>> Start

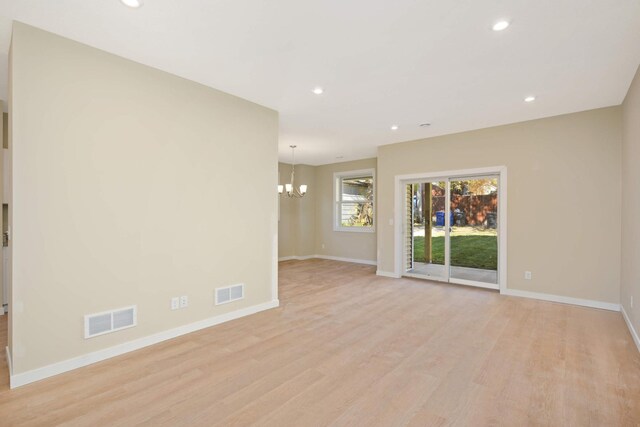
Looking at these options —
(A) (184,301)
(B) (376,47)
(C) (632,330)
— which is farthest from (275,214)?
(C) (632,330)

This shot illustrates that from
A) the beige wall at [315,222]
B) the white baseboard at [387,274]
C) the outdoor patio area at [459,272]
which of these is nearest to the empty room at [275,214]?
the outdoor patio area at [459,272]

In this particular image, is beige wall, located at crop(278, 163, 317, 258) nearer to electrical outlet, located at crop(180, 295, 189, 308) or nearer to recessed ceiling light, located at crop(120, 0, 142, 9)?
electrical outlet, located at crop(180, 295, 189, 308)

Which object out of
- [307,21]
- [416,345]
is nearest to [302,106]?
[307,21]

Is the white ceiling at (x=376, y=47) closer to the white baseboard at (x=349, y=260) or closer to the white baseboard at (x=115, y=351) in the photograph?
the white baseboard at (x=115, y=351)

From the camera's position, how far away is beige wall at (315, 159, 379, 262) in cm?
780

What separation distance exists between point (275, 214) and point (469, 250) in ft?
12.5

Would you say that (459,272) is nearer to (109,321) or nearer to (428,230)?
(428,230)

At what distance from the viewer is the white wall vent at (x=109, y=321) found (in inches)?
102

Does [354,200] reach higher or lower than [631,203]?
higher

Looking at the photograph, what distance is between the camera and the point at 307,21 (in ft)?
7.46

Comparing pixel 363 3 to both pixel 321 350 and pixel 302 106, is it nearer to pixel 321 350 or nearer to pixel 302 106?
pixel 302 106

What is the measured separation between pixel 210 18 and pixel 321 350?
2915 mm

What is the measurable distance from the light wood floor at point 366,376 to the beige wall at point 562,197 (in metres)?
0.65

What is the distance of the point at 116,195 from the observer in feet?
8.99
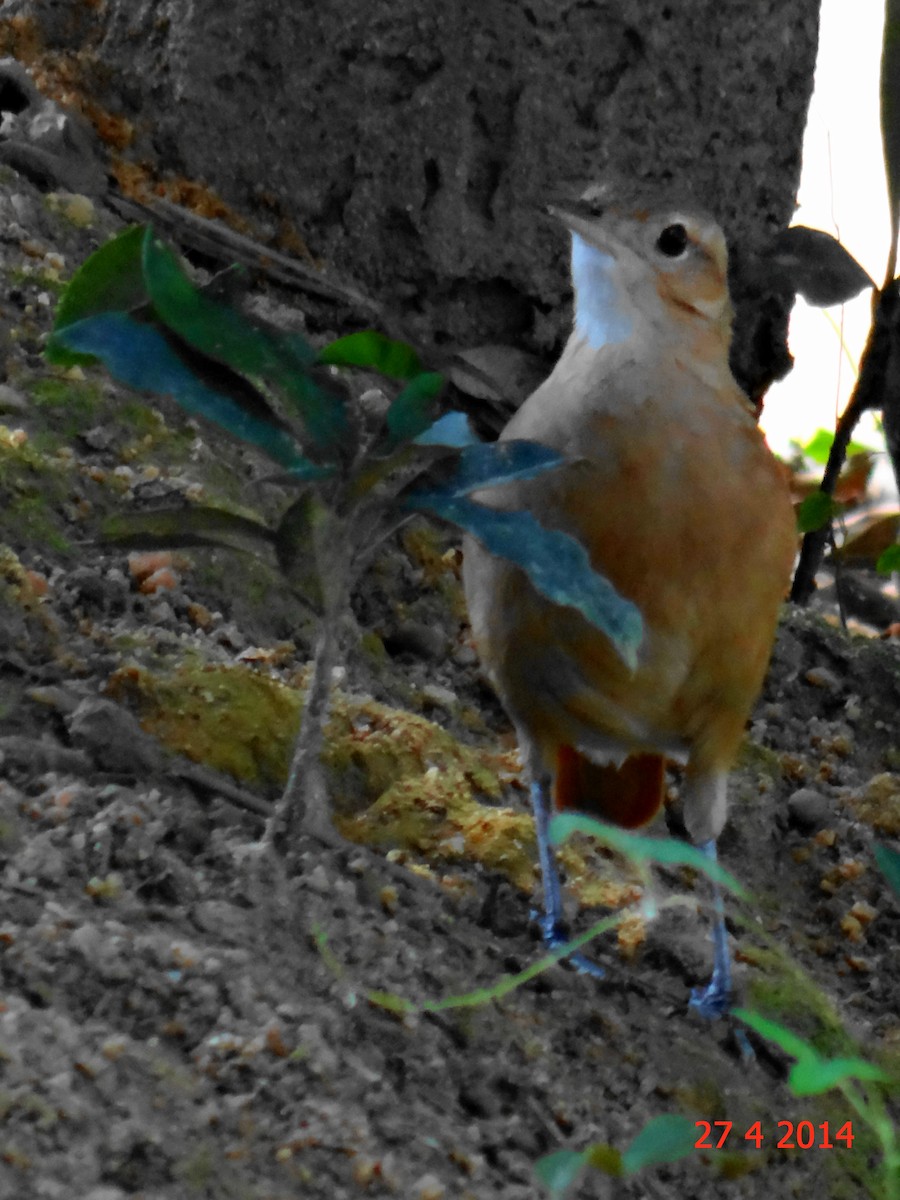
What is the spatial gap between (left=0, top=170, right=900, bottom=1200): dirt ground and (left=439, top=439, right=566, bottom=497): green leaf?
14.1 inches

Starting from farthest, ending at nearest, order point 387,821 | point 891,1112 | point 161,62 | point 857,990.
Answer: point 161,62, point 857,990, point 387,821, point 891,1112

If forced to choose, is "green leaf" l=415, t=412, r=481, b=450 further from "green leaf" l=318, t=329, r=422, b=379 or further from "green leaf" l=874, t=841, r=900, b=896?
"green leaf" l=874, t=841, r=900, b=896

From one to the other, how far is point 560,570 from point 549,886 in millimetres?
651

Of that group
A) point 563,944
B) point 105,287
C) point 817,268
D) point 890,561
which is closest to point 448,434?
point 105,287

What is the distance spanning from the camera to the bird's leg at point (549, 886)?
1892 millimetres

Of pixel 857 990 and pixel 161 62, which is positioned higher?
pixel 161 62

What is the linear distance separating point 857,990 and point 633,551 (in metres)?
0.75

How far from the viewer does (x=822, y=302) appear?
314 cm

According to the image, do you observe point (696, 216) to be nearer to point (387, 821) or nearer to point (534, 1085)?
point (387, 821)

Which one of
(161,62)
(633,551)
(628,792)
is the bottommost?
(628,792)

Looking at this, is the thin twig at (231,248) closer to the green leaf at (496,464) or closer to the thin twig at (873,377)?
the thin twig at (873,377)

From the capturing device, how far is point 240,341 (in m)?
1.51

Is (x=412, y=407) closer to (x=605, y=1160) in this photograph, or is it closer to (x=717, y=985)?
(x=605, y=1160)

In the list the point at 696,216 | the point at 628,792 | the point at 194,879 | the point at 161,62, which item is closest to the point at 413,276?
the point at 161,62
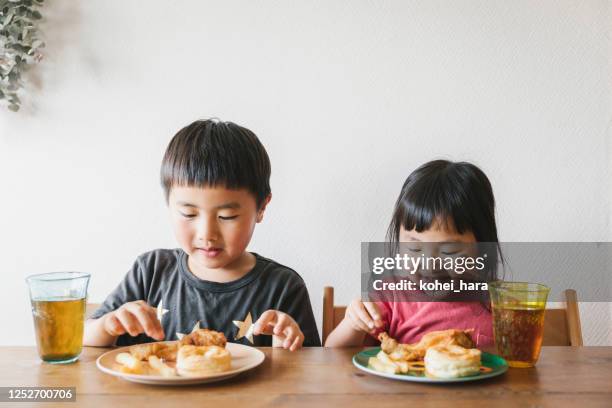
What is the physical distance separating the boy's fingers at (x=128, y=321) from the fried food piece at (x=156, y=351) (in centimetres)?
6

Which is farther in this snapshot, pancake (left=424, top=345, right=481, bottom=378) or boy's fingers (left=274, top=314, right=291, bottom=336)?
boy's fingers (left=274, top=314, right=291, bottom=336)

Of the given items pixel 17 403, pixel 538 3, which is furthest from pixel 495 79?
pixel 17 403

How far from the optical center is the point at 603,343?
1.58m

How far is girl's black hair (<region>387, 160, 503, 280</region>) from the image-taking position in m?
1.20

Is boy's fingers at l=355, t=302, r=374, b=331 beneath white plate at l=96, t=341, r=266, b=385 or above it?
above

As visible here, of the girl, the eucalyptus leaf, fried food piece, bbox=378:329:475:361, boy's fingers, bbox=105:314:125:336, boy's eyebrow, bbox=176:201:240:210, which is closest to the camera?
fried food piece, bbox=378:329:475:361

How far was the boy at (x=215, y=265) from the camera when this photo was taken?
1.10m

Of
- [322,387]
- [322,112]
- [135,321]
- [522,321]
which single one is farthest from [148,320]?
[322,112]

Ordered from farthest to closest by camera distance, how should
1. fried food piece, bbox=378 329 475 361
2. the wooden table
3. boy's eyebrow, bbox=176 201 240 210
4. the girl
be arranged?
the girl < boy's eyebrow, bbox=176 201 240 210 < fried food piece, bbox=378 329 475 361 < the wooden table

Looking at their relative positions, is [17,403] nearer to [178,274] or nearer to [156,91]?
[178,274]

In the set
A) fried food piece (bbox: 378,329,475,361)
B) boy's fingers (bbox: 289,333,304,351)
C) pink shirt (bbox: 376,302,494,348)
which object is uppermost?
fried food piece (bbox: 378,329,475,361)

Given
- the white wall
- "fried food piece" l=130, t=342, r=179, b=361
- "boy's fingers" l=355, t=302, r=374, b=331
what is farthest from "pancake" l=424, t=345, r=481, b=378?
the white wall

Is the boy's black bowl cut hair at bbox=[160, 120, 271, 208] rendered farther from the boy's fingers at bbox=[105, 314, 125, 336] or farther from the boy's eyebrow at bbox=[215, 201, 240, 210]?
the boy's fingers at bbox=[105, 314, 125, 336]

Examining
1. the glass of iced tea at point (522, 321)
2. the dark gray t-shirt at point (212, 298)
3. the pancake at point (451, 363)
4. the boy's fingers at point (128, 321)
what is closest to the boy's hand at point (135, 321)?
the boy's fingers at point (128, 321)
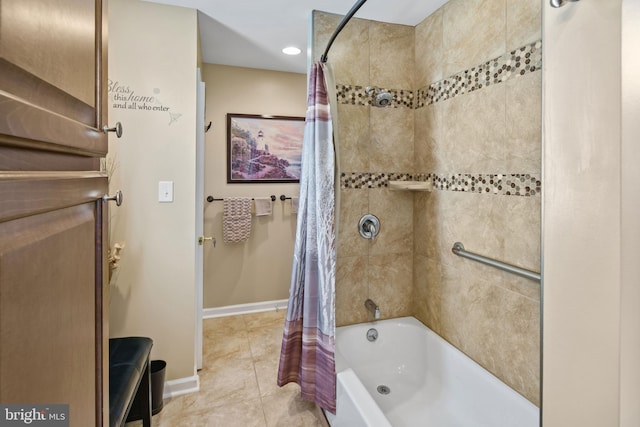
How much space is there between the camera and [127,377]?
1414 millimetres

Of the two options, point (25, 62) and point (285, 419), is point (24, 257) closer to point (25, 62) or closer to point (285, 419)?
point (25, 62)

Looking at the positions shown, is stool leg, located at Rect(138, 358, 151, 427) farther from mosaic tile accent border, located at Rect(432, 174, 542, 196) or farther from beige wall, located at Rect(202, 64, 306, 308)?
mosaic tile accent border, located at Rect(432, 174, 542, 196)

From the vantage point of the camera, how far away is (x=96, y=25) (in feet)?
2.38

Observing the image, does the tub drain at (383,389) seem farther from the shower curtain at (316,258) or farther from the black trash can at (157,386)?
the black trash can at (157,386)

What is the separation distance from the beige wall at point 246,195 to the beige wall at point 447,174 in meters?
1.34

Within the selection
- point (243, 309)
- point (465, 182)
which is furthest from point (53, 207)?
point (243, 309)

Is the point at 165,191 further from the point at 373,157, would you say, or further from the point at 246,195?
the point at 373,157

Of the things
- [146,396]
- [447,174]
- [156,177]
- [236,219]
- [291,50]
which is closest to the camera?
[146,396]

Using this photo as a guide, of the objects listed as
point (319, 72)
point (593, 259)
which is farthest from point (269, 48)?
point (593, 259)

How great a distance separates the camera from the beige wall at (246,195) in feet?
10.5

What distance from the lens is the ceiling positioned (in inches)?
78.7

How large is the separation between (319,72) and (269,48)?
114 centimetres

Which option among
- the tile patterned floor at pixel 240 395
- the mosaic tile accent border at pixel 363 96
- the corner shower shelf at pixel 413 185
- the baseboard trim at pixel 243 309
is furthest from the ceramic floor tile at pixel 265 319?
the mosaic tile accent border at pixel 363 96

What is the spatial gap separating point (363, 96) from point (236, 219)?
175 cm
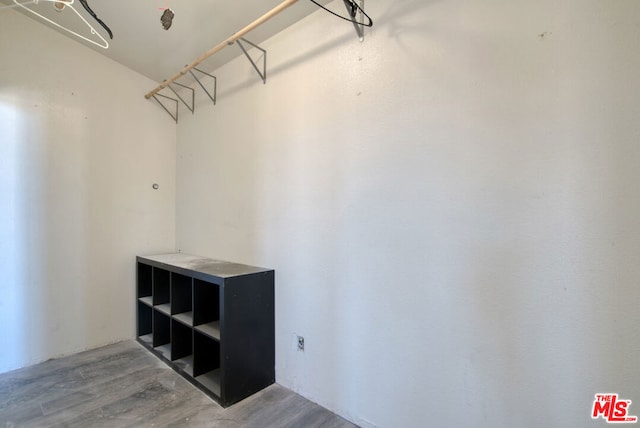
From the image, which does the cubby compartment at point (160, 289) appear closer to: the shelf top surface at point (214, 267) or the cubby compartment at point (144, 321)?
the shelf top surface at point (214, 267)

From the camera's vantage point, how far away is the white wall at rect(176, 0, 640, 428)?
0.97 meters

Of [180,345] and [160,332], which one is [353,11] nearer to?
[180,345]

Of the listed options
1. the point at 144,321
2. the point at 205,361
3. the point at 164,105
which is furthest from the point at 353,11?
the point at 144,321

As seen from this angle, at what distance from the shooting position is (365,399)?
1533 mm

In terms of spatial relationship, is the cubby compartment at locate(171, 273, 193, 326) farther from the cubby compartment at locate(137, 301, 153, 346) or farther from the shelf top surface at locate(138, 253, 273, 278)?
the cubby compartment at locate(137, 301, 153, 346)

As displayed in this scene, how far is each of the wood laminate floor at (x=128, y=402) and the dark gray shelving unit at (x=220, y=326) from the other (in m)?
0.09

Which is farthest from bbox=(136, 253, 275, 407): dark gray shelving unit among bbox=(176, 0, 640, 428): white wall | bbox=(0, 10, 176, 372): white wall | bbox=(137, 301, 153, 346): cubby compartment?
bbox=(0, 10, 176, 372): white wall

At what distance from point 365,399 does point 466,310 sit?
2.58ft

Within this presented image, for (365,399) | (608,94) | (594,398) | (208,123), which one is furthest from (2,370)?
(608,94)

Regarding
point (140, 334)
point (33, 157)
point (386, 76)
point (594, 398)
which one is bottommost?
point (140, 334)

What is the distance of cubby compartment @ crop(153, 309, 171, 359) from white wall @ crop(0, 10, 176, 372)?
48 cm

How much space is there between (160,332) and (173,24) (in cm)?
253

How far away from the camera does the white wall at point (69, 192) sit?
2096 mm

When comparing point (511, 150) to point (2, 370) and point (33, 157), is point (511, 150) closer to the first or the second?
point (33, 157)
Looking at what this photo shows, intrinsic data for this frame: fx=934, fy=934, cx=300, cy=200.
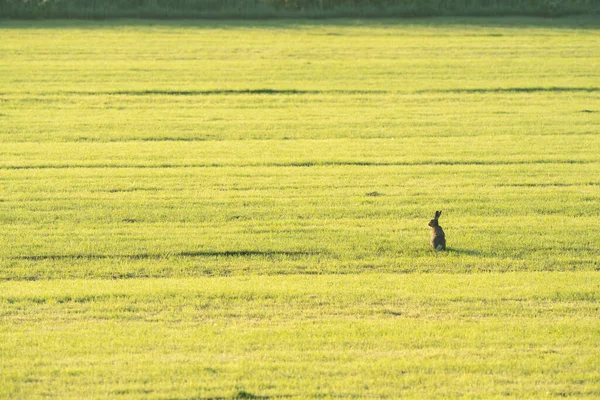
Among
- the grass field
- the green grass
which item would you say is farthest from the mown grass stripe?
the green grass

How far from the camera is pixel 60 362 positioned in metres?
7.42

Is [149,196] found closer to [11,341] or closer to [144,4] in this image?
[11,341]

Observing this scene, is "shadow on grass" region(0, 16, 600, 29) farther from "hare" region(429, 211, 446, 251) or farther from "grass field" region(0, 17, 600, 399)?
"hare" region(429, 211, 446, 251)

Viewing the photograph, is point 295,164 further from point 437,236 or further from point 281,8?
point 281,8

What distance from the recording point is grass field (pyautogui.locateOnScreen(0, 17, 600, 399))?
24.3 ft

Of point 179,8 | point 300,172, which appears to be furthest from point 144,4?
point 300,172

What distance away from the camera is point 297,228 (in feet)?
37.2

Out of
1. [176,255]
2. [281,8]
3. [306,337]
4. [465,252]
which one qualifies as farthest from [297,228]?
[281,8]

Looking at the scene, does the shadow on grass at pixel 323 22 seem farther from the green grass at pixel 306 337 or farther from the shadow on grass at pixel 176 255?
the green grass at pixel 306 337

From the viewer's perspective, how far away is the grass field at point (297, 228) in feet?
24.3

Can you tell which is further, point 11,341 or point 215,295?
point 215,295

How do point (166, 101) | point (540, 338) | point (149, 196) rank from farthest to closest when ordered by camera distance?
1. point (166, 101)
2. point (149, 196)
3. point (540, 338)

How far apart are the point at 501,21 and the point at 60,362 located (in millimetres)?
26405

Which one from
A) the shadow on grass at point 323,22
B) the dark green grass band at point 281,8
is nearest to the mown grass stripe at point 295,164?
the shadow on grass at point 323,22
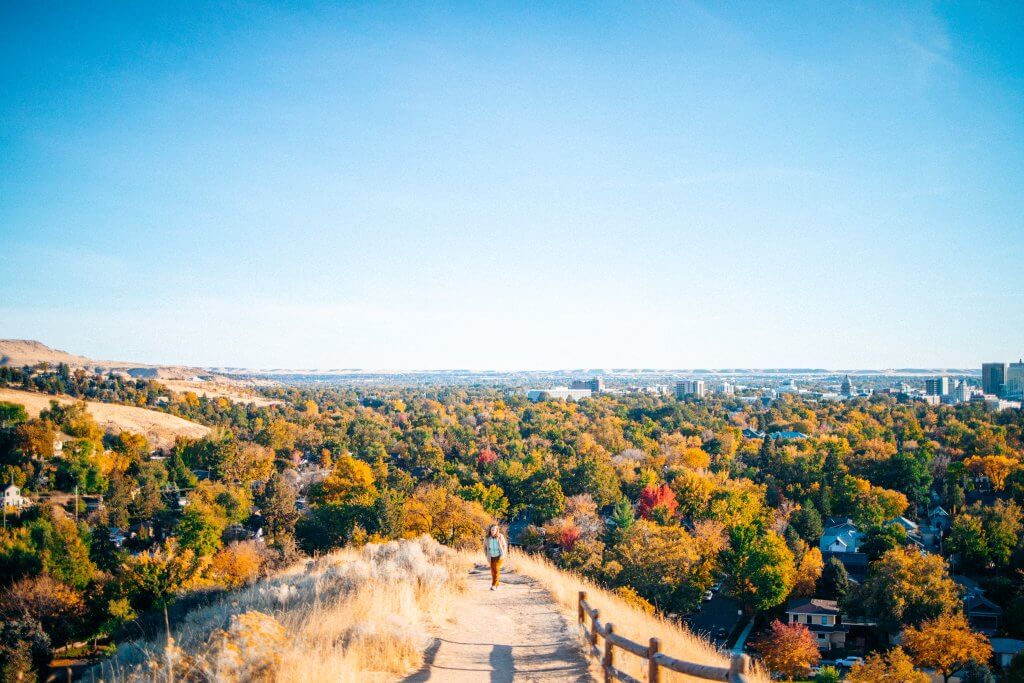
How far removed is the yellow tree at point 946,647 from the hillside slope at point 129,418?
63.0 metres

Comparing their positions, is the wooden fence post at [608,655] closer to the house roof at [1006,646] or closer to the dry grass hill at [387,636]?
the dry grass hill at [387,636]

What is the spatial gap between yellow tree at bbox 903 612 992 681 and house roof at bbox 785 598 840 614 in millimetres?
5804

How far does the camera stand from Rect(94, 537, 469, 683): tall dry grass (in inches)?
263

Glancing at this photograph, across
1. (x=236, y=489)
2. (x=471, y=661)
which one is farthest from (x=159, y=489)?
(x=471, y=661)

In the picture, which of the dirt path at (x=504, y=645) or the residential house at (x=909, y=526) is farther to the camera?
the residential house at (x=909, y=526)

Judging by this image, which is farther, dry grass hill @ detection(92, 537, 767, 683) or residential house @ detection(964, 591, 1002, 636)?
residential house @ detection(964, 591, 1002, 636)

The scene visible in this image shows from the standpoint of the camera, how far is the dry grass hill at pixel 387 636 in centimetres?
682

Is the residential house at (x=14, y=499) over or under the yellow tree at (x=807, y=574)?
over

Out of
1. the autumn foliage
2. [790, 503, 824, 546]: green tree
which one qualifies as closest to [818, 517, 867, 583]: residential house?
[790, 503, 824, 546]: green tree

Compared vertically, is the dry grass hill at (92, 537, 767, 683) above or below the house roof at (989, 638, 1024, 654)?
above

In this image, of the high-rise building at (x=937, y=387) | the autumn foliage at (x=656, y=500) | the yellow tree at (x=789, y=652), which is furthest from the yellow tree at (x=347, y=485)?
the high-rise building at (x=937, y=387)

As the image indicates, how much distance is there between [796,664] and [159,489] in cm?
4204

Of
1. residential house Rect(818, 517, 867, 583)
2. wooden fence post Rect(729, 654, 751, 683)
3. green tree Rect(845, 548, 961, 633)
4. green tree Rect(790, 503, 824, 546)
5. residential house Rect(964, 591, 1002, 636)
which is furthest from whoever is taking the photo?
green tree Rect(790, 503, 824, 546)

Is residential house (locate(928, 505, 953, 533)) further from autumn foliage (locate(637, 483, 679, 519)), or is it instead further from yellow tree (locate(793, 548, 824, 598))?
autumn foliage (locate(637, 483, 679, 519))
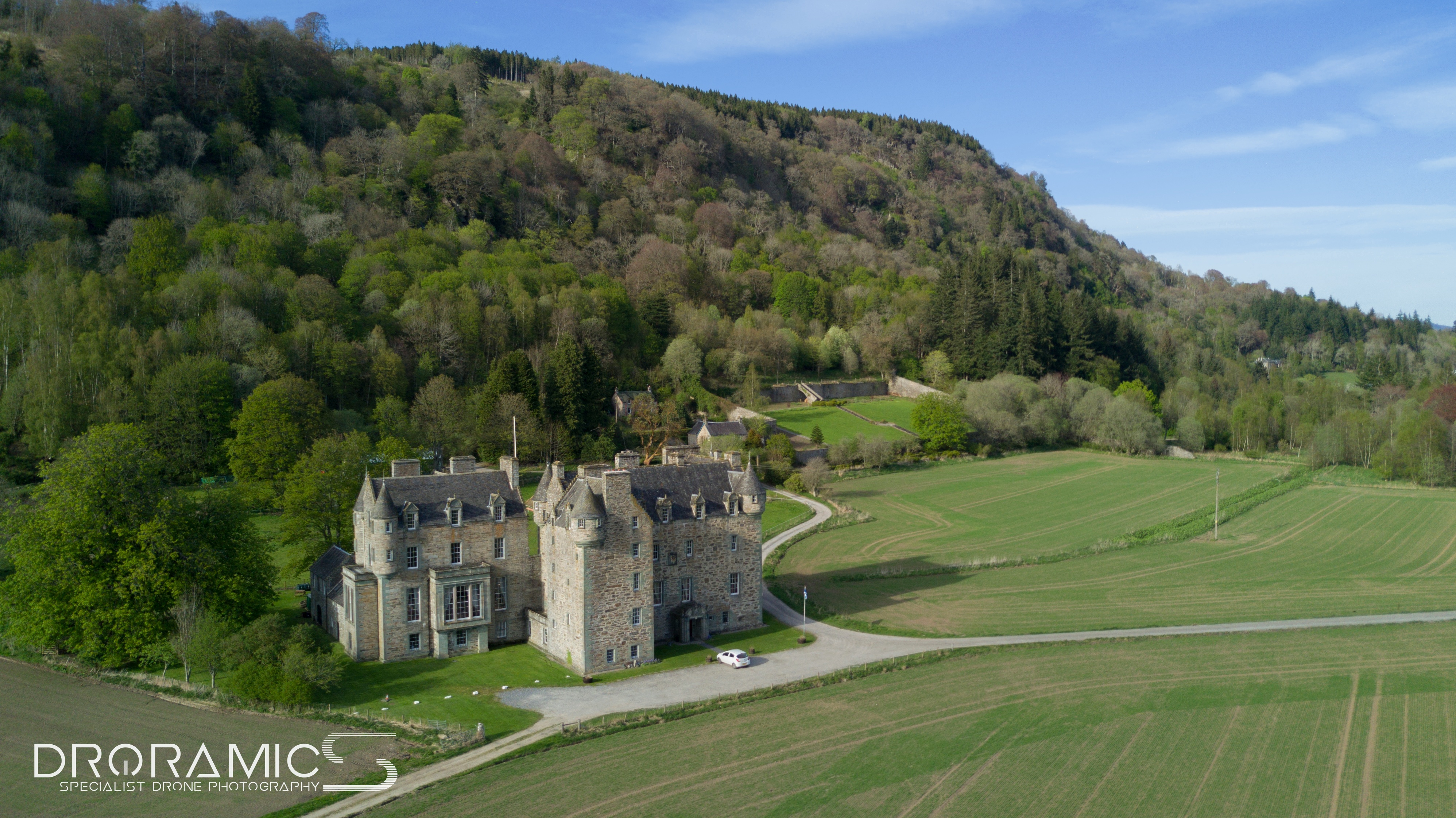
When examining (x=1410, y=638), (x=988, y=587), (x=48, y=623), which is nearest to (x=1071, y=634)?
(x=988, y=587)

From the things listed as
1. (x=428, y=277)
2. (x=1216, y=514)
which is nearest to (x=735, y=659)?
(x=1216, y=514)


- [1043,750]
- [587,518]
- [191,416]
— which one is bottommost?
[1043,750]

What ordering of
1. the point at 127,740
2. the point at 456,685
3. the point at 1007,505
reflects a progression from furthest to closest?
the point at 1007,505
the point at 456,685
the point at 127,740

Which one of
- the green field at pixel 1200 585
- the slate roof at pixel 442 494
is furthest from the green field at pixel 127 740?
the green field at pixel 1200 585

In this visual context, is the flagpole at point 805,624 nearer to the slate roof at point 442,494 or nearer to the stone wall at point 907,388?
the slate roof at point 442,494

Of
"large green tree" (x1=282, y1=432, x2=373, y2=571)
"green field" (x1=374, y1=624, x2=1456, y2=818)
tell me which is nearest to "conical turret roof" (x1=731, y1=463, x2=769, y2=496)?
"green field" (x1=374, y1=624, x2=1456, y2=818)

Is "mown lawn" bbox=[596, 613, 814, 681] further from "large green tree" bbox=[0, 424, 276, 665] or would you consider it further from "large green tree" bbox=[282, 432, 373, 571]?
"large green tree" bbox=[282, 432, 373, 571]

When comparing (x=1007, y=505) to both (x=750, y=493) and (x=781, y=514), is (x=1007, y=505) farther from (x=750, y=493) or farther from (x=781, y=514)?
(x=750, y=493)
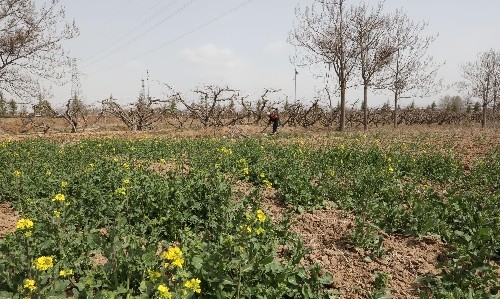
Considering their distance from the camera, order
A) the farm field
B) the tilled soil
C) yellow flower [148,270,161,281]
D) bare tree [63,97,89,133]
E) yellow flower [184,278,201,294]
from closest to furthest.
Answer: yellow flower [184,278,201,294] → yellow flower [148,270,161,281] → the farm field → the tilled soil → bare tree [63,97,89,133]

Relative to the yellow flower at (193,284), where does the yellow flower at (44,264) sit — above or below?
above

>> End

> _Stated task_
With pictures omitted, reproduce exactly the lines from the line containing "432, 373, 571]?" through the end of the data above.

> _Exercise answer_
Is "mown lawn" bbox=[596, 613, 814, 681] further from "large green tree" bbox=[0, 424, 276, 665] or would you consider it further from "large green tree" bbox=[282, 432, 373, 571]?
"large green tree" bbox=[282, 432, 373, 571]

When comparing (x=1007, y=505) to both (x=750, y=493) and (x=781, y=514), is (x=1007, y=505) farther from (x=750, y=493) or farther from (x=781, y=514)?
(x=750, y=493)
Considering their distance from the camera, order
A) the farm field
B) the tilled soil
C) yellow flower [148,270,161,281]
D) bare tree [63,97,89,133]
E) yellow flower [184,278,201,294]
from closest to furthest.
Answer: yellow flower [184,278,201,294] → yellow flower [148,270,161,281] → the farm field → the tilled soil → bare tree [63,97,89,133]

Relative to the yellow flower at (193,284), where does the yellow flower at (44,264) sit — above or below?
above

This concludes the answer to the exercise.